| Problem requirements |
Copy all entries without alteration and skip the pictures they hold.

[Saved entries]
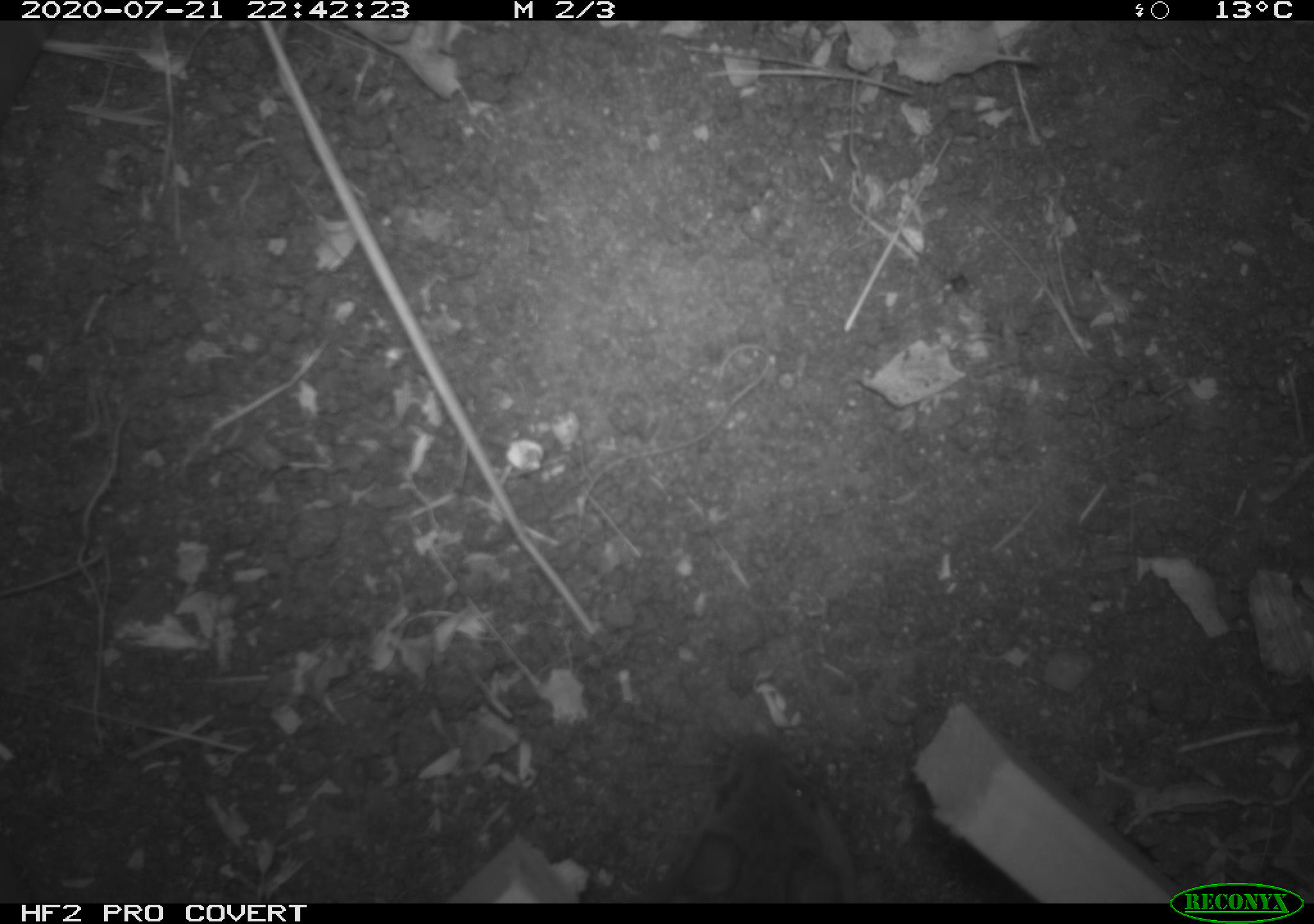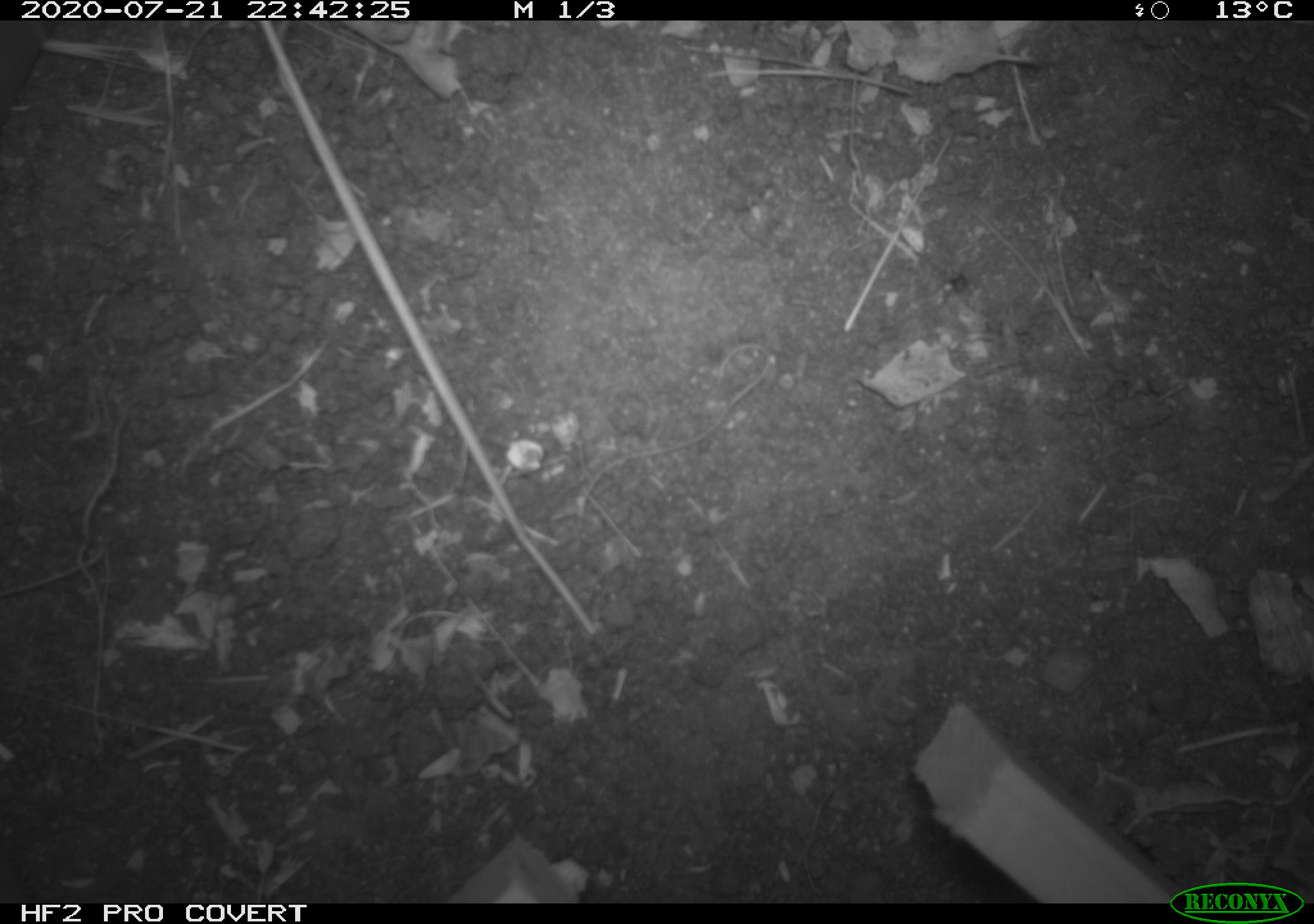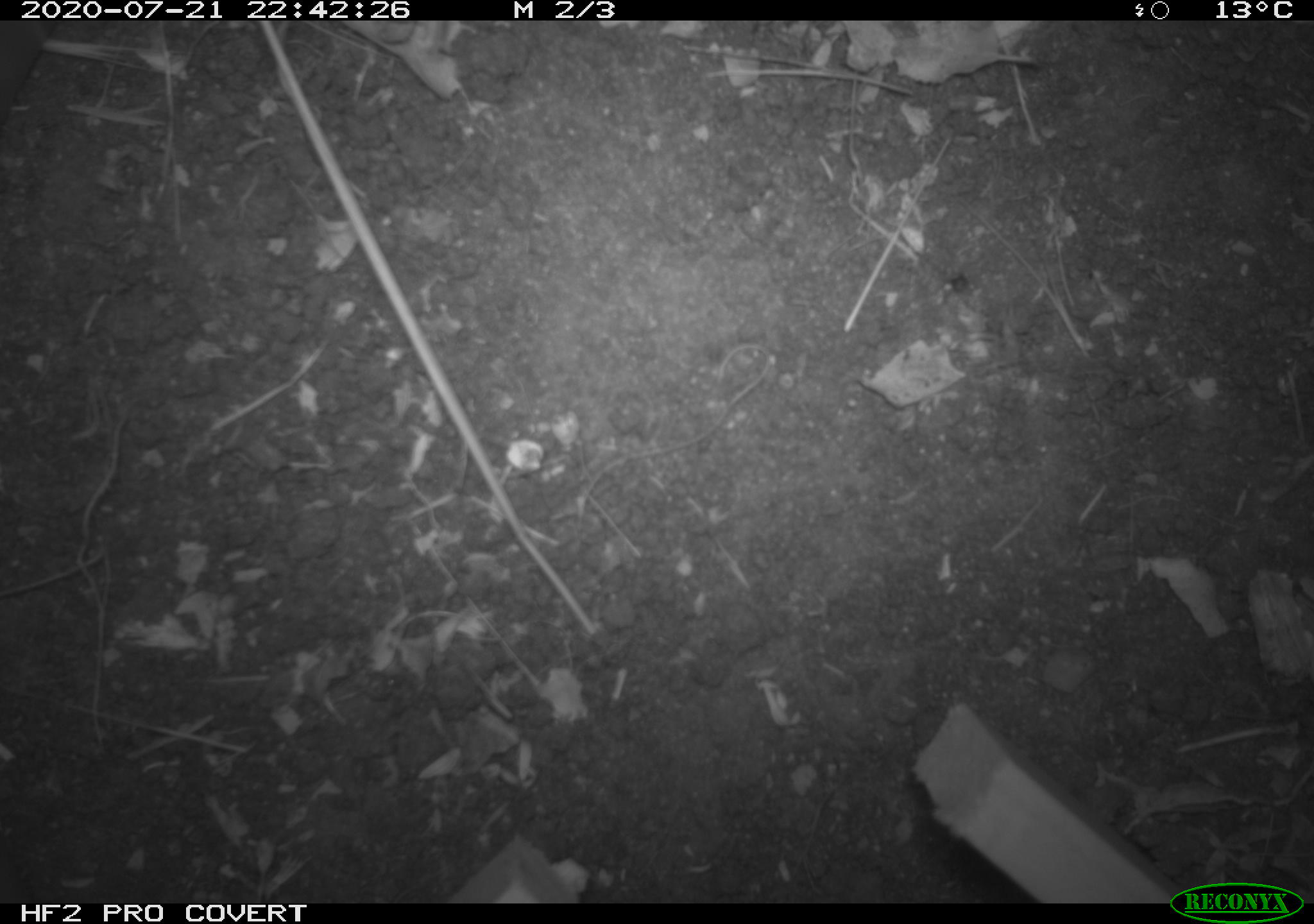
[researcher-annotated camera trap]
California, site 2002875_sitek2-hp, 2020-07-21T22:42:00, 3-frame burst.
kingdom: Animalia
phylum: Chordata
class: Mammalia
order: Rodentia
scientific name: Rodentia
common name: rodent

| Result |
[researcher-annotated camera trap]
California, site 2002875_sitek2-hp, 2020-07-21T22:42:00, 3-frame burst.
kingdom: Animalia
phylum: Chordata
class: Mammalia
order: Rodentia
scientific name: Rodentia
common name: rodent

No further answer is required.